■ TEXTE À EXAMINER:
┌──
Watchmen : Everydoby should watch the watchmen

Alors que les super-héros se déversent de toutes parts sur les écrans et qu’on n’a pas vu de proposition ambitieuse et audacieuse dans le genre depuis Logan, voilà que Watchmen, roman graphique d’Alan Moore et Dave Gibbons, pièce maîtresse absolue et inégalée du genre, est adaptée en série. Quelle curieuse idée que voilà mais ô combien excitante en sachant que c’est à Damon Lindelof, brillant showrunner (Lost, The Leftovers) qu’a été confié le projet et que c’est avec la ferme volonté de respecter l’esprit de l’œuvre originale que le scénariste s’est attelé à cette mini-série (c’est en tout cas ainsi qu’il l’a conçu, la suite nous dira si une saison 2 est commandée) de neuf épisodes, pensée comme une suite au comics, se déroulant à notre époque.

L’idée même de s’approprier Watchmen était foncièrement casse-gueule (pour preuve, les comics Before Watchmen sont assez inégaux) mais Lindelof a su dès le début créer une attente autour de la série avec une belle intelligence, marchant dans les pas d’Alan Moore sans pour autant s’y caler, le respectant avec une belle déférence (qui ne sera jamais assez suffisante pour certains gardiens du temple) tout en osant y caler ses propres idées et réflexions. Attention cependant, il faudra avoir lu le comics pour pouvoir se plonger dans la série, celle-ci ne prenant aucun gant avec les néophytes, construisant son univers en se moquant bien éperdument de ceux qui seraient perdus en cours de route. Un sacré pari, s’avérant gagnant car permettant de gagner du temps et de jouer avec le spectateur qui s’amusera dès le premier épisode à retrouver les références à l’œuvre originale.

Il n’est cependant pas question pour Damon Lindelof de faire du fan-service mais, à travers cette suite, prolonger la mythologie créée par Alan Moore et Dave Gibbons sans avoir peur de se l’approprier. Il en résulte, n’osons pas peur de le dire, un véritable miracle puisque la magie opère sans jamais nous forcer la main et si le début de la série est un peu laborieux, à partir de l’épisode 5, elle n’aura de cesse d’aller de coup de génie narratif en coup de génie narratif via des procédés guère étonnants pour qui aura vu les précédentes séries sur lesquelles Lindelof a travaillé, le formidable et touchant épisode 5 travaillant la même veine que The Leftovers quand l’épisode 6 et 8 vont chercher du côté de la richesse du récit de Lost, le huitième rappelant l’épisode The Constant de la saison 4 de Lost centré sur le personnage de Desmond avec la même portée émotionnelle (les vrais sauront).
└──
■ EXTRAIT DE DONNÉES:
┌──
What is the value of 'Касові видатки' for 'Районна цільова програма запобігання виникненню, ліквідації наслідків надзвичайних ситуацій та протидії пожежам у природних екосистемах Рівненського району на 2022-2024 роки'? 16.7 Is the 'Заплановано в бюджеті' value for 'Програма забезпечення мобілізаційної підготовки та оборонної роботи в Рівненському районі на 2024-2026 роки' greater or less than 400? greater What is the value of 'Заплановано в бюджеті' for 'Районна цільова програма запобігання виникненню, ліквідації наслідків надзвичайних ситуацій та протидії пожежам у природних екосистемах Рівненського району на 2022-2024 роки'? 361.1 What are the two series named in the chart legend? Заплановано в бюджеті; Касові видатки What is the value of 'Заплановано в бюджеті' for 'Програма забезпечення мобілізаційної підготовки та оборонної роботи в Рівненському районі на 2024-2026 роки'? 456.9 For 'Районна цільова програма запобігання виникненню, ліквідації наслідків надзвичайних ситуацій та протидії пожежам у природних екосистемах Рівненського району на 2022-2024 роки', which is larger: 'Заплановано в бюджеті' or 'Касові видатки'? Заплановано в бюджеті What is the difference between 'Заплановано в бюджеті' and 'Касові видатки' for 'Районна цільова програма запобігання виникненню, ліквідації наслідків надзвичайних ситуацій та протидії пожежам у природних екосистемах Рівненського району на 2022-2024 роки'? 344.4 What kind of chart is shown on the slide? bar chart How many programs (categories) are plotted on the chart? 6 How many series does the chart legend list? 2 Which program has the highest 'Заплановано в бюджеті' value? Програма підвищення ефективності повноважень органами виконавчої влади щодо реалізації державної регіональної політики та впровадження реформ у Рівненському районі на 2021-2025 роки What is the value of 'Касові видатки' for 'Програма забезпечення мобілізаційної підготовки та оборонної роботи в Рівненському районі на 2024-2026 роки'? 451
└──
■ CONSIGNE:
Veuillez recopier mot pour mot le passage de la critique de la série Watchmen, en commençant par « Alors que les » et en terminant par « à notre époque. ».

■ RÉPONSE CI-DESSOUS:
Alors que les super-héros se déversent de toutes parts sur les écrans et qu’on n’a pas vu de proposition ambitieuse et audacieuse dans le genre depuis Logan, voilà que Watchmen, roman graphique d’Alan Moore et Dave Gibbons, pièce maîtresse absolue et inégalée du genre, est adaptée en série. Quelle curieuse idée que voilà mais ô combien excitante en sachant que c’est à Damon Lindelof, brillant showrunner (Lost, The Leftovers) qu’a été confié le projet et que c’est avec la ferme volonté de respecter l’esprit de l’œuvre originale que le scénariste s’est attelé à cette mini-série (c’est en tout cas ainsi qu’il l’a conçu, la suite nous dira si une saison 2 est commandée) de neuf épisodes, pensée comme une suite au comics, se déroulant à notre époque.